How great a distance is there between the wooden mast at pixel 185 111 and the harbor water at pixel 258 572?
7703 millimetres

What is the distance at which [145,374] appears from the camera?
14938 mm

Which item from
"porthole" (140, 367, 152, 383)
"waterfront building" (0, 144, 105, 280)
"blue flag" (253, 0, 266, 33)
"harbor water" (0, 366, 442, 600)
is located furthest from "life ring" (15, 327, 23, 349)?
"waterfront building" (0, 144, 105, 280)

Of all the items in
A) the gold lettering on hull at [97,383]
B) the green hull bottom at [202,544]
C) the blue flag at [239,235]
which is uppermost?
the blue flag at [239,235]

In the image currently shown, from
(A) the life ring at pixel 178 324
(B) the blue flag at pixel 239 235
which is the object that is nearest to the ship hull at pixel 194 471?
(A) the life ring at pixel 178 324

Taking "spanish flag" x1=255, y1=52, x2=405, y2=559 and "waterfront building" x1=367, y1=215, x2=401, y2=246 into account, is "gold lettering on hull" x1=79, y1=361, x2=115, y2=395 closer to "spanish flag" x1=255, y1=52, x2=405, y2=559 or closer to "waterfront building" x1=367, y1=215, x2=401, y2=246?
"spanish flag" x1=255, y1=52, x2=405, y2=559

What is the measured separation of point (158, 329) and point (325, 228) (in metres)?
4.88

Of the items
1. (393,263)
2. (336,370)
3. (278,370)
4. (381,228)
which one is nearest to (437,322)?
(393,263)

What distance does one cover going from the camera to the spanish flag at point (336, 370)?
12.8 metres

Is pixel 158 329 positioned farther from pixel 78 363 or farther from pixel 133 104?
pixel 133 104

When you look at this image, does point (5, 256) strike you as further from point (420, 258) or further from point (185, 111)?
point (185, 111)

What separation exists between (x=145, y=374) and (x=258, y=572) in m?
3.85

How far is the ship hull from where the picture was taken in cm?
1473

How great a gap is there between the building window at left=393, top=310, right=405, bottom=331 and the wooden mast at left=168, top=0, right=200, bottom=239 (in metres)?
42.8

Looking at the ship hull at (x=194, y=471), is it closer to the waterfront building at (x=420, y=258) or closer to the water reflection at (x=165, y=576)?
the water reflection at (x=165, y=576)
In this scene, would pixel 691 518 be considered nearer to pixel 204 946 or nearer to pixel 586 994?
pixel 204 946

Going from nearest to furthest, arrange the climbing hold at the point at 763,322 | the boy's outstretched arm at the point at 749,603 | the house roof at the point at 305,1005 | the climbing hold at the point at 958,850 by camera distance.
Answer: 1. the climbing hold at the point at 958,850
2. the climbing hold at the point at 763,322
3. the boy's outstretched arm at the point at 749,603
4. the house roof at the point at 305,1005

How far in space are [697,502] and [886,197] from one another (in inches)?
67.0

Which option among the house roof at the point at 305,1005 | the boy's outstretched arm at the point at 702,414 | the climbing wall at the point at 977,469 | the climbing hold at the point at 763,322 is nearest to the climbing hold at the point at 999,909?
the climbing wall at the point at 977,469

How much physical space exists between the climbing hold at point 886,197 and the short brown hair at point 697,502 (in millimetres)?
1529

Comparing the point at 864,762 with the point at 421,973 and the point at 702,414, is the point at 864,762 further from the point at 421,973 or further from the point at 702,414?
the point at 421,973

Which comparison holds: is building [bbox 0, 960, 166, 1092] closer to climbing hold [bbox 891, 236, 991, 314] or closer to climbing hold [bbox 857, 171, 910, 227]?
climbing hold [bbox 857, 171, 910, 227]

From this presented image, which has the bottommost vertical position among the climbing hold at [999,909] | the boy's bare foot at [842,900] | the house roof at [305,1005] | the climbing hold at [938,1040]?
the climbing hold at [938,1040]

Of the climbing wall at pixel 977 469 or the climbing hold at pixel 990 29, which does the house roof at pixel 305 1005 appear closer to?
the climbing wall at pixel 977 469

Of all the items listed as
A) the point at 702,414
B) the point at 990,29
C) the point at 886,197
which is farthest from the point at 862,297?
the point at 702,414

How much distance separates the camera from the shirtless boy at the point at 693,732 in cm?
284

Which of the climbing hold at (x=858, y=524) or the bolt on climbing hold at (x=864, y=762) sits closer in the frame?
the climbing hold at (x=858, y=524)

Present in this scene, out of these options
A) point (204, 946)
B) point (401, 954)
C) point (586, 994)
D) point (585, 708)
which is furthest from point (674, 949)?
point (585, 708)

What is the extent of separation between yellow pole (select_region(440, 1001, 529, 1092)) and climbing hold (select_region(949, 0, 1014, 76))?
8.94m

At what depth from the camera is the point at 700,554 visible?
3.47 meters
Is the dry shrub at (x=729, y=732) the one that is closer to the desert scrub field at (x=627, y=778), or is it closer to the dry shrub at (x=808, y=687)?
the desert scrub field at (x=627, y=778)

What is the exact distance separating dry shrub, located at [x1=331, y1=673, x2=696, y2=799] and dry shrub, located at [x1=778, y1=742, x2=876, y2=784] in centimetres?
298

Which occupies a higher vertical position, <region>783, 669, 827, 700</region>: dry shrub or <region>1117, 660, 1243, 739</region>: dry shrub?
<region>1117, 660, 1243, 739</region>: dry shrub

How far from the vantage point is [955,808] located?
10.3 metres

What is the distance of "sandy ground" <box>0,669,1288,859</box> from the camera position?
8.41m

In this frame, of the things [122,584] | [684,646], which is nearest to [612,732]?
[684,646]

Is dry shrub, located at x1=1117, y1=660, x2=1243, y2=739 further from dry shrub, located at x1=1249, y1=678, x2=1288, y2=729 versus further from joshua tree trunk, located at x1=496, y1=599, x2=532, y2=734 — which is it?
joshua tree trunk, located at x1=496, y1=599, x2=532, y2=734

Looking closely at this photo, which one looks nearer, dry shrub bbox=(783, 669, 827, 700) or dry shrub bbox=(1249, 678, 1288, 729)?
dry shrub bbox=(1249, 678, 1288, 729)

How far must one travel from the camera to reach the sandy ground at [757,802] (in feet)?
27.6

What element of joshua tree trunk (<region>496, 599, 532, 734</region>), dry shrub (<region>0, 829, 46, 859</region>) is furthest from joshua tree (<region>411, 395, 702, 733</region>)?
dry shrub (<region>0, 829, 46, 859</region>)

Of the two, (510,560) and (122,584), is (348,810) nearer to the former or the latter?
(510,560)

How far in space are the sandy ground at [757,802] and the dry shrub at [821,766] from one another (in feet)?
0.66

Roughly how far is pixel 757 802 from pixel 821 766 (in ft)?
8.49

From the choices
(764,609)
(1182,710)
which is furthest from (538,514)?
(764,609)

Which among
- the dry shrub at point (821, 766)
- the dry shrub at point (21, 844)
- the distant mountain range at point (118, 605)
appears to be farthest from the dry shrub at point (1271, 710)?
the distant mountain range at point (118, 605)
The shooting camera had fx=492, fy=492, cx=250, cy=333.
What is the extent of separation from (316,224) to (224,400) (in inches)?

**EXERCISE:** Rewrite the listing with "separation" renamed to "spacing" everywhere it appears, leaving everything else the same.

**TASK SOLUTION:**
How great a distance is there between the wooden mast at pixel 185 111 and the harbor water at pixel 258 572?
7703 millimetres

What is the distance at which [145,374] appears from the camera?
14938 mm

Which item from
"porthole" (140, 367, 152, 383)
"waterfront building" (0, 144, 105, 280)
"blue flag" (253, 0, 266, 33)
"harbor water" (0, 366, 442, 600)
is located furthest from "life ring" (15, 327, 23, 349)?
"waterfront building" (0, 144, 105, 280)

Of all the items in
A) the gold lettering on hull at [97,383]
B) the green hull bottom at [202,544]
C) the blue flag at [239,235]
which is uppermost?
the blue flag at [239,235]

In the image currently shown, from
(A) the life ring at pixel 178 324
(B) the blue flag at pixel 239 235
which is the object that is nearest to the ship hull at pixel 194 471?
(A) the life ring at pixel 178 324

Taking "spanish flag" x1=255, y1=52, x2=405, y2=559 and "waterfront building" x1=367, y1=215, x2=401, y2=246 into account, is "gold lettering on hull" x1=79, y1=361, x2=115, y2=395 closer to "spanish flag" x1=255, y1=52, x2=405, y2=559 or closer to "waterfront building" x1=367, y1=215, x2=401, y2=246?
"spanish flag" x1=255, y1=52, x2=405, y2=559

What is the measured spacing of point (158, 329) and point (325, 228) (in metres)?
4.88

Of the items
1. (393,263)
2. (336,370)
3. (278,370)
4. (381,228)
which one is nearest to (437,322)?
(393,263)

What distance does one cover going from the camera to the spanish flag at point (336, 370)?
12.8 metres

Is pixel 158 329 positioned farther from pixel 78 363 or farther from pixel 133 104?
pixel 133 104

When you look at this image, does point (5, 256) strike you as further from point (420, 258) or further from point (185, 111)?
point (185, 111)

What spacing exists between (x=145, y=374) and (x=258, y=572) in m?
3.85

How far is the ship hull from where the picture was taken in cm?
1473

How great a gap is there between the building window at left=393, top=310, right=405, bottom=331 and the wooden mast at left=168, top=0, right=200, bottom=239 (in metres)?
42.8

Looking at the ship hull at (x=194, y=471), is it closer to the waterfront building at (x=420, y=258) or closer to the water reflection at (x=165, y=576)?
the water reflection at (x=165, y=576)
In this scene, would pixel 691 518 be considered nearer to pixel 204 946 or nearer to pixel 586 994?
pixel 204 946

Going from nearest to furthest, arrange the climbing hold at the point at 763,322 | the boy's outstretched arm at the point at 749,603 | the house roof at the point at 305,1005 | the climbing hold at the point at 958,850 by camera distance.
Answer: 1. the climbing hold at the point at 958,850
2. the climbing hold at the point at 763,322
3. the boy's outstretched arm at the point at 749,603
4. the house roof at the point at 305,1005

How far in space are [697,502] and [886,197] from one another (in inches)?
67.0

Which option among the house roof at the point at 305,1005 | the boy's outstretched arm at the point at 702,414 | the climbing wall at the point at 977,469 | the climbing hold at the point at 763,322 is nearest to the climbing hold at the point at 999,909?
the climbing wall at the point at 977,469

How much physical space exists between the climbing hold at point 886,197 and the short brown hair at point 697,502 (in millimetres)?
1529

Comparing the point at 864,762 with the point at 421,973 and the point at 702,414, is the point at 864,762 further from the point at 421,973 or further from the point at 702,414?
the point at 421,973

Which comparison holds: is building [bbox 0, 960, 166, 1092] closer to climbing hold [bbox 891, 236, 991, 314] or closer to climbing hold [bbox 857, 171, 910, 227]?
climbing hold [bbox 857, 171, 910, 227]

From this presented image, which has the bottommost vertical position among the climbing hold at [999,909] | the boy's bare foot at [842,900] | the house roof at [305,1005] | the climbing hold at [938,1040]?
the climbing hold at [938,1040]

Of the climbing wall at pixel 977 469 or the climbing hold at pixel 990 29, which does the house roof at pixel 305 1005 appear closer to?
the climbing wall at pixel 977 469

Of all the items listed as
A) the point at 702,414
B) the point at 990,29
C) the point at 886,197
which is farthest from the point at 862,297?
the point at 702,414

How much distance separates the camera from the shirtless boy at the point at 693,732 in cm?
284

Which of the climbing hold at (x=858, y=524) or the bolt on climbing hold at (x=864, y=762) sits closer in the frame?
the climbing hold at (x=858, y=524)

Present in this scene, out of these options
A) point (204, 946)
B) point (401, 954)
C) point (586, 994)
D) point (585, 708)
which is furthest from point (674, 949)?
point (585, 708)

What is the extent of spacing between yellow pole (select_region(440, 1001, 529, 1092)) and climbing hold (select_region(949, 0, 1014, 76))?
8.94m

At what depth from the camera is the point at 700,554 visible?
3.47 meters
Is the dry shrub at (x=729, y=732) the one that is closer to the desert scrub field at (x=627, y=778), or is it closer to the dry shrub at (x=808, y=687)?
the desert scrub field at (x=627, y=778)

What is the exact distance separating dry shrub, located at [x1=331, y1=673, x2=696, y2=799] and dry shrub, located at [x1=778, y1=742, x2=876, y2=784] in centimetres?
298

Which occupies a higher vertical position, <region>783, 669, 827, 700</region>: dry shrub or <region>1117, 660, 1243, 739</region>: dry shrub?
<region>1117, 660, 1243, 739</region>: dry shrub

How far from the vantage point is [955,808] located?
10.3 metres

What is the distance of "sandy ground" <box>0,669,1288,859</box> from the camera position?
8.41m

In this frame, of the things [122,584] | [684,646], which is nearest to [612,732]?
[684,646]

Is dry shrub, located at x1=1117, y1=660, x2=1243, y2=739 further from dry shrub, located at x1=1249, y1=678, x2=1288, y2=729 versus further from joshua tree trunk, located at x1=496, y1=599, x2=532, y2=734 — which is it?
joshua tree trunk, located at x1=496, y1=599, x2=532, y2=734

Looking closely at this photo, which one looks nearer, dry shrub bbox=(783, 669, 827, 700) or dry shrub bbox=(1249, 678, 1288, 729)?
dry shrub bbox=(1249, 678, 1288, 729)

How far must one travel from the camera to reach the sandy ground at [757,802] (in feet)?
27.6

What element of joshua tree trunk (<region>496, 599, 532, 734</region>), dry shrub (<region>0, 829, 46, 859</region>) is furthest from joshua tree (<region>411, 395, 702, 733</region>)?
dry shrub (<region>0, 829, 46, 859</region>)

Of the two, (510,560) and (122,584), is (348,810) nearer to the former or the latter?
(510,560)

How far in space are the sandy ground at [757,802] and the dry shrub at [821,766] from one another (in feet)?
0.66

Roughly how far is pixel 757 802 from pixel 821 766 (in ft)?
8.49

From the choices
(764,609)
(1182,710)
which is furthest from (538,514)?
(764,609)

Which among
- the dry shrub at point (821, 766)
- the dry shrub at point (21, 844)
- the distant mountain range at point (118, 605)
appears to be farthest from the dry shrub at point (1271, 710)?
the distant mountain range at point (118, 605)
The shooting camera had fx=492, fy=492, cx=250, cy=333.
What is the extent of spacing from (316,224) to (224,400) (in inches)?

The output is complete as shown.